> As far as I know there was an immense amount of both focused and
> 'far-reaching,' conversation in that 'movement.'
There was conversation. That's not what I was talking about.
>But as several have pointed
> out on this list and elsewhere, Wisconsin (including OW*S) represents a 'new
> start,' involving new constituencies. You can't use it and the "anti-global"
> movement to knock one or the other. The latter involved the usual suspects,
> a gathering up of possibilities from the past.
I've been one on the list to defend your emphasis on the newness of "Wisconsin," but when you state it this unsubtly, I don't. I also disagree that "Seattle" was just reignited oldtimers. I know plenty of people who had their first political experiences in those movements and who are still active and doing other things today. You may disagree, but I've never seen you present any evidence that what you say is right.
> It was a complete success in
> its own terms, and it is silly to talk about it learning or not learning
> something.
Really? So are you saying we should just skip over everything that happened between the 60s and now, because those four decades provide no lessons. History!
> And it's premature to see OWS as a coherent movement that can (already) be
> judged. I emphasize the need for theorizing "where we have gotten to," but
> all these critiques (positive and negative) are premature unless you regard
> them as merely voices in a conversation that has hardly begun yet.
Okay, this is at best tremendously reductive of my tremendously reductive 22-word headnote, so I guess you just needed to get that off your chest. Because the article was forwarded as a piece of that conversation, of "where we have gotten to." And I would think, though apparently you disagree, that comparisons with the past should be a part of that, especially as there is not-insignificant overlap between then and now.
So let me expand a bit: One of the things this article indicates, and what I think is an improvement, is that people have already started to interrogate the protester-police relation. The alterglobo movement, for all it did, never did this. (Sorry, pwog/liberl bitching about the black bloc did not alter the dynamics of the relation.) That's why a pattern emerged: summit-protest-police repression-arrests-outcry: the police are so mean. Every action became the same, and while originally that had the function of laying open antagonisms, after awhile all it did was allow the police to refine the techniques of repression. The police set traps and the protesters walked into them every time. It became comical.
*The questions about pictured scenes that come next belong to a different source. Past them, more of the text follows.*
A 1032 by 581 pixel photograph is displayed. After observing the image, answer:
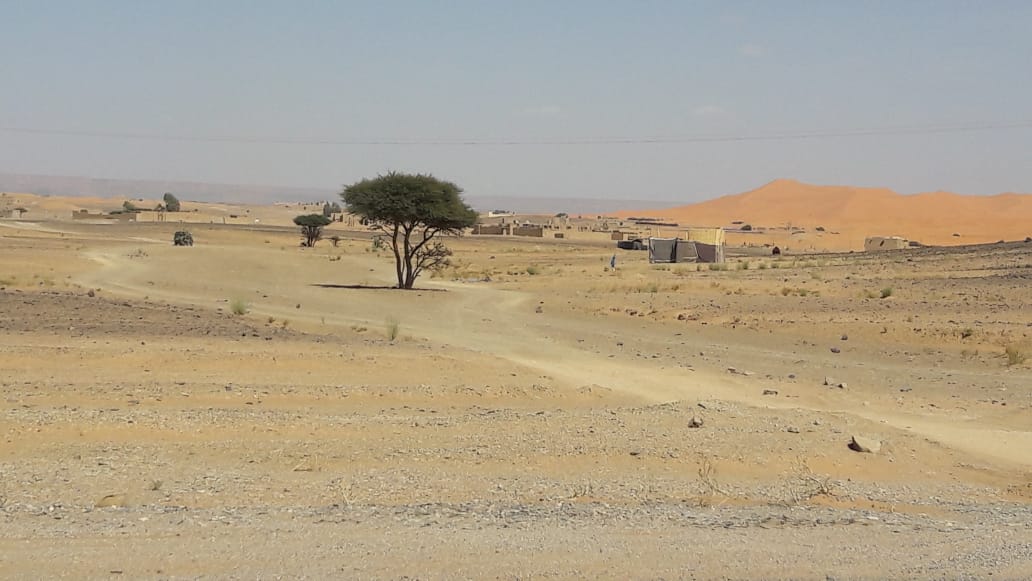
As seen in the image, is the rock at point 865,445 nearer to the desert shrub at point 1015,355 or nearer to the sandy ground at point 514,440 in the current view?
the sandy ground at point 514,440

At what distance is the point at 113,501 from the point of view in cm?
970

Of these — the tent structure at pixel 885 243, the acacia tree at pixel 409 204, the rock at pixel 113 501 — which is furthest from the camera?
the tent structure at pixel 885 243

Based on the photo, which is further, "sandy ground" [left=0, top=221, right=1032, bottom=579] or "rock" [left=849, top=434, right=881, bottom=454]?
"rock" [left=849, top=434, right=881, bottom=454]

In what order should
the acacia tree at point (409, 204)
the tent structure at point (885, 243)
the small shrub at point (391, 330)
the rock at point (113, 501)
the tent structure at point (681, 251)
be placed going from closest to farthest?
the rock at point (113, 501) < the small shrub at point (391, 330) < the acacia tree at point (409, 204) < the tent structure at point (681, 251) < the tent structure at point (885, 243)

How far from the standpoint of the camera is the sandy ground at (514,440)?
7762 millimetres

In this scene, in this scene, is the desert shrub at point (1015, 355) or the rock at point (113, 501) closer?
the rock at point (113, 501)

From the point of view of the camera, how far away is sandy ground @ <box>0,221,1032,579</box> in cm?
776

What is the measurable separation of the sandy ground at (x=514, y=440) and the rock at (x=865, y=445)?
4.8 inches

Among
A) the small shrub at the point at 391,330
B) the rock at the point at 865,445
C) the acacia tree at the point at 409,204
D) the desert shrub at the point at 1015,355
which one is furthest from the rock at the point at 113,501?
the acacia tree at the point at 409,204

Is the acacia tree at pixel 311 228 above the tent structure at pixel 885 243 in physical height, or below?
above

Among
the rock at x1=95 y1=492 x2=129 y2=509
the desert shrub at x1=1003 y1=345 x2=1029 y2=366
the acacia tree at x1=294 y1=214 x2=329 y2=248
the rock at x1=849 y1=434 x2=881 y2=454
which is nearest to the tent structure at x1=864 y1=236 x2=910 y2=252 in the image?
the acacia tree at x1=294 y1=214 x2=329 y2=248

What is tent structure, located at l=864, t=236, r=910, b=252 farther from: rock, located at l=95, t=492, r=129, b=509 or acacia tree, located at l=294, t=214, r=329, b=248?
rock, located at l=95, t=492, r=129, b=509

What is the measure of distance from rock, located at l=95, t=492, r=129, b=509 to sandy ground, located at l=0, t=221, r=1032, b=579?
0.06m

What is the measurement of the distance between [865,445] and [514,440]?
13.9 feet
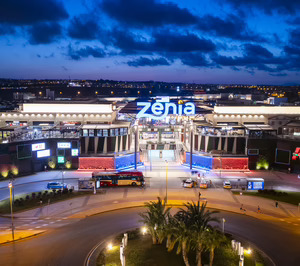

The article I forwarded hinted that people are already starting to rethink how they interact with the police. It seems to start with recognizing very quickly what the police are. Remember at the beginning of Occupy when people tried to seduce cops into joining them? I don't see that happening anymore. So some people are starting to look elsewhere, for both points of conflict and points of resonance. I don't think the alterglobo movements got very far in that search--or if they did, they sort of just saw the IMF et al. as international cops--or even saw the need to embark on the search.